# Buxton / Bakewell



## Rom (Jan 20, 2017)

Are there any good places around Buxton or Bakewell to drink fine coffee? I hope so ?


----------



## Rom (Jan 20, 2017)

Ah well, I suppose I'll carry on with this set up


----------



## Rom (Jan 20, 2017)

Plus a fake chemex but I might take the real one next time.


----------



## MildredM (Feb 13, 2017)

Looks good to me! Did you try anywhere at all (if you've been yet)?


----------



## Rom (Jan 20, 2017)

We are not going until July / August. I will report back if anything is found


----------



## jkb89 (Dec 10, 2014)

The Buxton Taphouse does HasBean coffee @Rom - not sure how good it is as I stuck to the beer!


----------



## Rom (Jan 20, 2017)

jkb89 said:
 

> The Buxton Taphouse does HasBean coffee @Rom - not sure how good it is as I stuck to the beer!

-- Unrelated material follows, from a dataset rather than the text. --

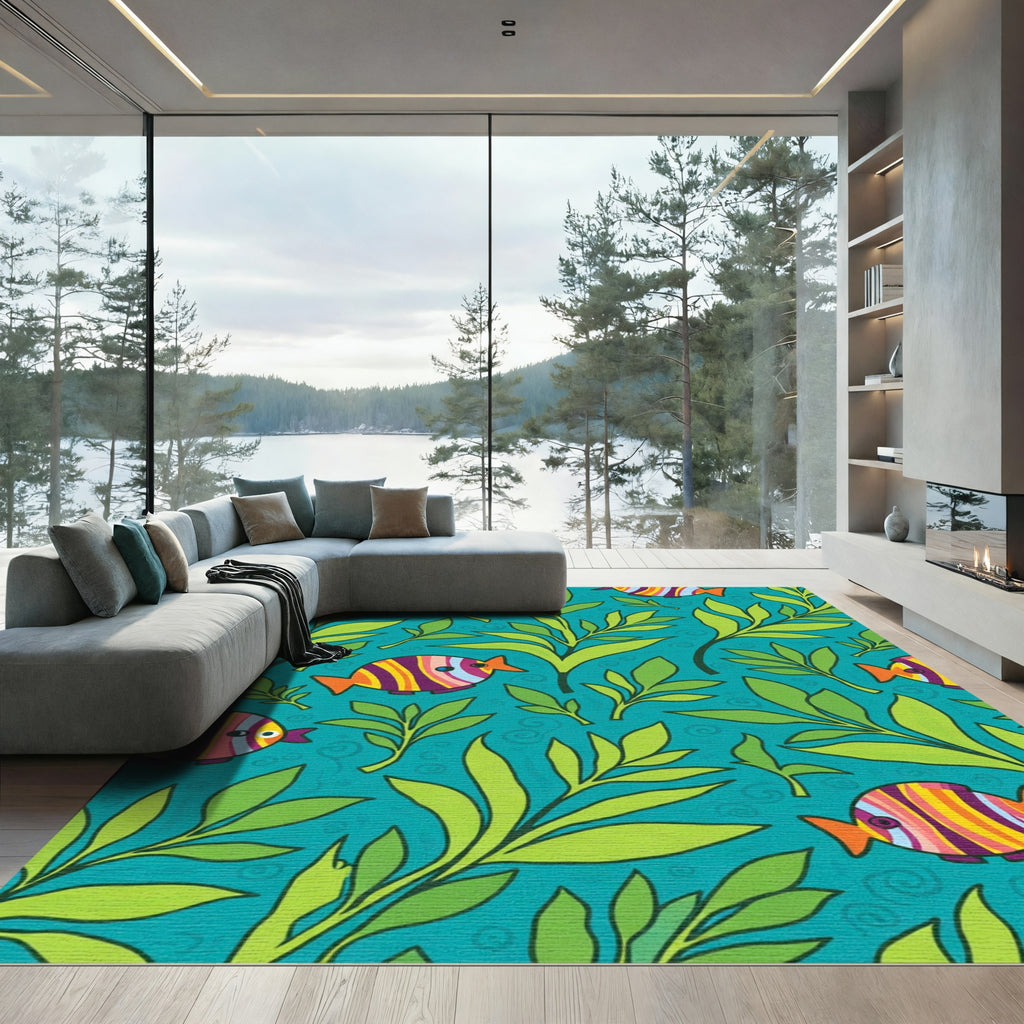 Whimsical Striped Fish Foliage Teal Rug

ha, funny that. I've never got further than the Beer either









Im a sucker for the Extra Stout and Extra Porter but there is always something more interesting available.

Good to know now they have good coffee as well


----------



## Aidy (Jul 8, 2015)

Possibly a bit late, but a bit of a left field suggestion - try the coffee at Simply Thai (Buxton).

(Disclaimer - I've not actually been there, but I know the roaster, and I've tried their coffee elsewhere).


----------



## Gjay (Jan 16, 2017)

What about Old Courthouse? Good wine and coffee) and the food is tasty. The venue itself is cosy and nice. Also Cobbles Tea and Coffee Shop in Longnor is worth visiting.


----------